“I’m right glad,” the doctor said one evening, “to see that you don’t lose heart, Squire.”
“Bless me, sir, why should I? To be sure we’re poor now, but God has left us a deal of comfort, doctor, and, after all, it doesn’t take much to make a man happy.”
Boys will be boys. Yes, we all know that. But there comes a time in the life of every right-thinking lad when another truth strikes home to him, that boys will be men.
I rather think that the sooner a boy becomes cognisant of this fact the better. Life is not all a dream; it must sooner or later become a stern reality. Life is not all pleasant parade and show, like a field-day at Aldershot; no, for sooner or later pomp and panoply have to be exchanged for camp-life and action, and bright uniforms are either rolled in blood and dust, or come triumphant, though tarnished, from the field of glory. Life is not all plain sailing over sunlit seas, for by-and-by the clouds bank up, storms come on, and the good ship has to do battle with wind and wave.

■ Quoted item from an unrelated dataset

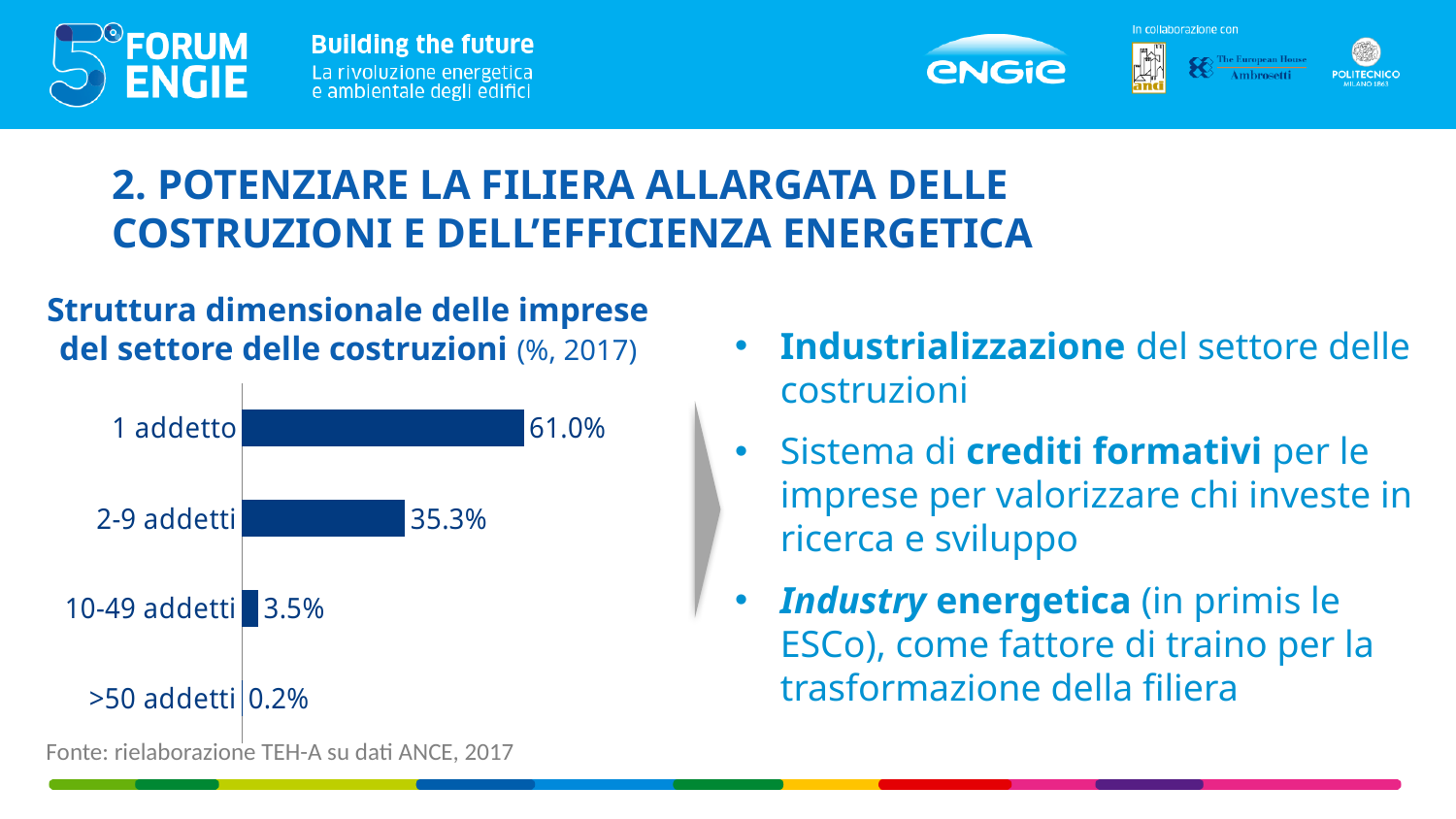
What is the difference between the values for "1 addetto" and "2-9 addetti"? 25.7% How many categories are shown in the chart? 4 What is the source cited below the chart? Fonte: rielaborazione TEH-A su dati ANCE, 2017 What kind of chart is shown on the slide? Bar chart Which category has the highest value? 1 addetto Which category has the lowest value? >50 addetti What is the value for ">50 addetti"? 0.2% What is the value for "10-49 addetti"? 3.5% What is the value for "1 addetto"? 61.0% What is the title of the chart? Struttura dimensionale delle imprese del settore delle costruzioni (%, 2017) What is the value for "2-9 addetti"? 35.3% Which is larger, the value for "10-49 addetti" or ">50 addetti"? 10-49 addetti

But who would have it otherwise? No one would who possesses the slightest ray of honest ambition, or a single spark of that pride of self which we need not blush to own.

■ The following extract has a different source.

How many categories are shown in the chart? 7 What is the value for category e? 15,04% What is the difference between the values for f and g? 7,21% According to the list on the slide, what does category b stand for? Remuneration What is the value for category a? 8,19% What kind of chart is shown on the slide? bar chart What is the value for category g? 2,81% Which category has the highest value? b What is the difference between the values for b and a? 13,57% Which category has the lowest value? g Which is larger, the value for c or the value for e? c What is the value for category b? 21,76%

One day, about the beginning of autumn, Rupert and Archie, and their sister Elsie, were in the room in the tower. They sat together in a turret chamber, Elsie gazing dreamily from the window at the beautiful scenery spread out beneath. The woods and wilds, the rolling hills, the silvery stream, the half-ripe grain moving in the wind, as waves at sea move, and the silvery sunshine over all. She was in a kind of a daydream, her fingers listlessly touching a chord on the harp now and then. A pretty picture she looked, too, with her bonnie brown hair, and her bonnie blue eyes, and thorough English face, thorough English beauty. Perhaps Archie had been thinking something of this sort as he sat there looking at her, while Rupert half-lay in the rocking-chair, which his brother had made for him, engrossed as usual in a book.
Whether Archie did think thus or not, certain it is that presently he drew his chair close to his sister’s, and laying one arm fondly on her shoulder.
“What is sissie looking at?” he asked.
“Oh, Archie,” she replied, “I don’t think I’ve been looking at anything; but I’ve been seeing everything and wishing!”